In tandem mass spectrometry, the amino acid sequence is mainly predicted by fragment ions in secondary mass spectrometry, and the generally formed fragment ions are mainly divided into two types: x, y and z represent fragmentation at the C-terminus, and a, b and C represent fragmentation at the N-terminus. In addition, since amide bonds in polypeptide chains are more easily cleaved, there is a greater chance of b-type and y-type ions occurring. According to this rule, the parent ion [ M + H ] can be estimated]⁺(M/z-453.3137) and parent ion [ M + H]⁺(m/z-398.0709). As can be seen from fig. 15, the fragment ion b2 had an m/z of 227.1599 corresponding to the relative molecular weight of fragment Glu-Pro-, and the fragment ion y2 had an m/z of 225.2504 corresponding to the relative molecular weight of fragment-Ala-His.
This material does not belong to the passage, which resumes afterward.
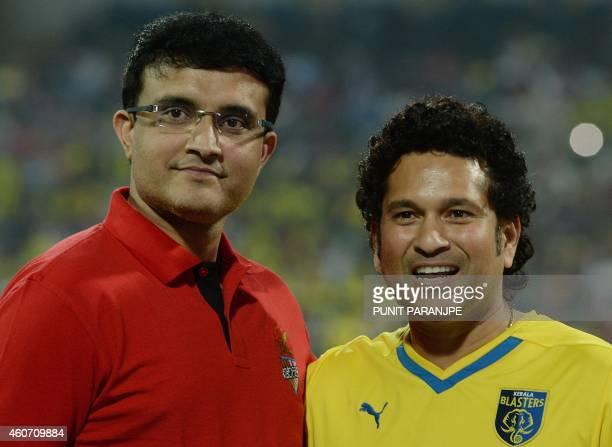 Indian cricketers Sachin Tendulkar and Saurav Ganguly pose before the start of the Indian Super League final football match between Kerala Blasters...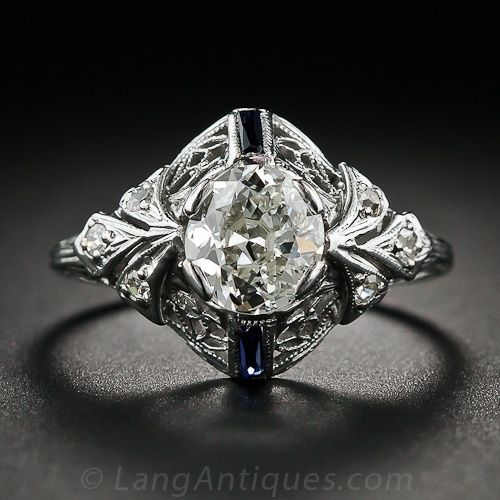 An exquisite Edwardian setting, finely crafted in lacy 18 karat white gold and exhibiting a touch of Art Deco flair, presents a rather unusual, bright and shining, one carat center stone. The beautiful diamond is not quite an antique cushion-cut, and not quite a European-cut, but an old mine-cut roundish-oval. The gracefully domed mounting is imbued with delicate open scroll work leading to diamond-set trefoil shoulders and accented with a pair of royal blue baguette sapphires.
Similarly, fragment ion b3(m/z 334.4581) corresponds to the relative molecular weight of fragment Glu-Pro-Ala-, fragment ion y1(m/z 154.1621) corresponds to the relative molecular weight of fragment-His, and fragment ion y3(m/z 322.2369) corresponds to the relative molecular weight of fragment-Pro-Ala-His. The analysis result of the mass spectrum shows that the peptide is tetrapeptide consisting of glutamic acid, proline, alanine and histidine, and fragment ions are analyzedb2, b3, y1, y2 and y3, and the amino acid sequence thereof was identified as glutamic acid-proline-alanine-histidine (Glu-Pro-Ala-His, MW: 453.3U). By analogy, by analysing parent ions [ M + H ]]⁺(m/z-398.0709) fragment ions b1, b2 and y1, y2 (fig. 17), the peptide was determined to be a tripeptide consisting of tyrosine, aspartic acid and threonine, and the amino acid sequence thereof was identified as tyrosine-aspartic acid-threonine (Tyr-Asp-Thr, MW: 398.1U). In this example, glutamic acid-proline-alanine-histidine (Glu-Pro-Ala-His), which is a hitherto unreported tetrapeptide, was selected and its binding properties to calcium ions were investigated by infrared spectroscopy and mass spectrometry.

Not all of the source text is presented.